No documento, os juízes consideram ainda que as prestações familiares constituem uma "vantagem social e um benefício da segurança social". "Desta forma, estão sujeitas ao princípio da igualdade de tratamento", inferem. 

"Discriminação indireta em função da nacionalidade" de transfronteiriços

Desta forma, o coletivo conclui que a atual lei luxemburguesa relativa ao Código da Segurança Social discrimina indiretamente entre os filhos dos residentes e os dos trabalhadores transfronteiriços. E acrescenta mesmo que há uma "discriminação indireta em função da nacionalidade" que não respeita a "igualdade de tratamento", já que os "trabalhadores não-residentes são na maioria dos casos cidadãos estrangeiros", pode ler-se

Por fim, a instituição europeia insta o Luxemburgo a alterar a lei da concessão destas prestações para incluir as crianças que não tenham filiação com estes trabalhadores mas que vivam com os mesmos e cujas necessidades são satisfeitas em pleno. 

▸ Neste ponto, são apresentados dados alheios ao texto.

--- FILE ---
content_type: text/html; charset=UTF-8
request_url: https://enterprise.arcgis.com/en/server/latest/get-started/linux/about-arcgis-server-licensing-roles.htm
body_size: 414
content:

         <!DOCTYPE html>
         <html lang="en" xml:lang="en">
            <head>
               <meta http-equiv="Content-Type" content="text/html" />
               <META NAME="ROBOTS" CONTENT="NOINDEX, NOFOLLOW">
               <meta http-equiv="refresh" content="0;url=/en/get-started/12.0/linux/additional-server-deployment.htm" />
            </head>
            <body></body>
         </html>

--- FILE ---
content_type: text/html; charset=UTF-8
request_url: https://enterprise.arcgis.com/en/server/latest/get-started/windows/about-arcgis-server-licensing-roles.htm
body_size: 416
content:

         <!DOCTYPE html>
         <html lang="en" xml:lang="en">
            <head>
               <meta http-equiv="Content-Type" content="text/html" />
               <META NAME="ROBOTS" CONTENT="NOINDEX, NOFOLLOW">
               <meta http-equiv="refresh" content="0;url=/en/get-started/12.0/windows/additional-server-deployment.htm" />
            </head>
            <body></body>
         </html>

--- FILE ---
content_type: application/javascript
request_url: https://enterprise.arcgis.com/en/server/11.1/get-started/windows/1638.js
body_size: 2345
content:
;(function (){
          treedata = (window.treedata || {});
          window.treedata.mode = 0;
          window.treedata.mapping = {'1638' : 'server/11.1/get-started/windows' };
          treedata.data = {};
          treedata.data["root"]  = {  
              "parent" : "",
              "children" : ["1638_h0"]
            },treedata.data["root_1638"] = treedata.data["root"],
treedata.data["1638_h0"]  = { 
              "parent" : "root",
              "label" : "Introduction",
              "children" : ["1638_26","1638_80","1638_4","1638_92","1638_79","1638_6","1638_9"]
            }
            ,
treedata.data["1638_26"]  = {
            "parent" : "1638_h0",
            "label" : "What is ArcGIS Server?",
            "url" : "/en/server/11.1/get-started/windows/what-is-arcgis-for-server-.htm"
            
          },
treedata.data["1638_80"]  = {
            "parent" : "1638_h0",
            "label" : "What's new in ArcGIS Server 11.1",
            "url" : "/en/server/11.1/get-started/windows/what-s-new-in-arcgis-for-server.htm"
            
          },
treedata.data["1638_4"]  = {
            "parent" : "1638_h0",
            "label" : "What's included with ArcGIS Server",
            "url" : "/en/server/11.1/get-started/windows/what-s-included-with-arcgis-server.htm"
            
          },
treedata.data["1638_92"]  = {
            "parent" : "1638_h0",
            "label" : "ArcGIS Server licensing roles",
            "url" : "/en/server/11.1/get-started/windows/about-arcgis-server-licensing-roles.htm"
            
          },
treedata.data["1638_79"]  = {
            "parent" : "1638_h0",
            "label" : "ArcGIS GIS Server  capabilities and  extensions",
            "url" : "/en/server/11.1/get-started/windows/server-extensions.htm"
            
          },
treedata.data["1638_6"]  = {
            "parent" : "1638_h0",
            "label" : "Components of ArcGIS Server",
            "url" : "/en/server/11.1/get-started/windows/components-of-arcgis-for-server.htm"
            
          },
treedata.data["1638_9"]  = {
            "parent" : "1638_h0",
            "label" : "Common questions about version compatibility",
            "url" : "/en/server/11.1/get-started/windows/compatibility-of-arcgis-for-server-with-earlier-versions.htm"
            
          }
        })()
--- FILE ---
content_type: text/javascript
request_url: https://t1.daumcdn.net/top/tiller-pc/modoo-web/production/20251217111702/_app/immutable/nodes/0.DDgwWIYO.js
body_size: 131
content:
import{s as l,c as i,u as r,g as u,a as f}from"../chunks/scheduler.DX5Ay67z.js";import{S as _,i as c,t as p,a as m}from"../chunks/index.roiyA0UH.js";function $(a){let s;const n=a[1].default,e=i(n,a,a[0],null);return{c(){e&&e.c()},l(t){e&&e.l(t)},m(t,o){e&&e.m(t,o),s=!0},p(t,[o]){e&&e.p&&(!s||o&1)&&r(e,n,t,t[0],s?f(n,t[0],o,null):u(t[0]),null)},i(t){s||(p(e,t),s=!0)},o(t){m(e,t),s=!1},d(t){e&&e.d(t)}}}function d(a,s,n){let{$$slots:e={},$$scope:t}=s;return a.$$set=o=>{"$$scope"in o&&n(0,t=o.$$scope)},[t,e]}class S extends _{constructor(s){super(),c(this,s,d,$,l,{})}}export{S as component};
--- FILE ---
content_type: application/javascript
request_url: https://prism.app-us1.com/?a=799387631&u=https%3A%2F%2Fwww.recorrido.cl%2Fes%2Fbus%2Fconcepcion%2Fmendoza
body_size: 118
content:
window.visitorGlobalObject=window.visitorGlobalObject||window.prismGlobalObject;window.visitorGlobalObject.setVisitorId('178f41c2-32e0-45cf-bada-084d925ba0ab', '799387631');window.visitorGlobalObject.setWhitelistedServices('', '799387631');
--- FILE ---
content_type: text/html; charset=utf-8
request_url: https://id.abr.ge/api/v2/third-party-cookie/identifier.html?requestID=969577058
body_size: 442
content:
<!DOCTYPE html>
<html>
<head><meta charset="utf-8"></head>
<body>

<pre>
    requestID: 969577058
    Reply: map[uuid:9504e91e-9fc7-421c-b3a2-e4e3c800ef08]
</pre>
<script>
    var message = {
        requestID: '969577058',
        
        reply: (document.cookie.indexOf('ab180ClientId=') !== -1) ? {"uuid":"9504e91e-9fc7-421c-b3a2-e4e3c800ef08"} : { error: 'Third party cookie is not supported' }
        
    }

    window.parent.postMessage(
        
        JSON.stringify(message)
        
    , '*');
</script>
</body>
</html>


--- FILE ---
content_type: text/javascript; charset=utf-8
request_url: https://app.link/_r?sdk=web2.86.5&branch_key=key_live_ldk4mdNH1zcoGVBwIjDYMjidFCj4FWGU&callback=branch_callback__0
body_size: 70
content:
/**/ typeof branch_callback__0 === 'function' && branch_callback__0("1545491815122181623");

Caso semelhante com estudante belga em 2012

Num caso semelhante, em 2012 o Estado luxemburguês recusou um pedido de bolsa para estudar no país de um estudante belga, cujos pais, transfronteiriços, trabalhavam no Grão-Ducado. Segundo a lei, este benefício é apenas atribuído aos residentes no país, independentemente da nacionalidade. Questionado pelos juízes europeus sobre a medida "indiretamente discriminatória" o Grão-Ducado argumentou que esta era uma forma de elevar a proporção de residentes com um nível de qualificação superior, promovendo o desenvolvimento da economia nacional. Casos como estes foram analisados pelo investigador e professor associado da London School of Economics (LSE), Floris de Witte que falou com o Contacto em fevereiro passado.

Num dos seus artigos académicos, "The Liminal European" ("o Europeu liminal", na tradução em português) o investigador argumenta que as leis europeias e de alguns Estados do bloco discriminam os cidadãos mais vulneráveis: "trabalhadores menos qualificados, sazonais, transfronteiriços, estudantes e desempregados", enumera.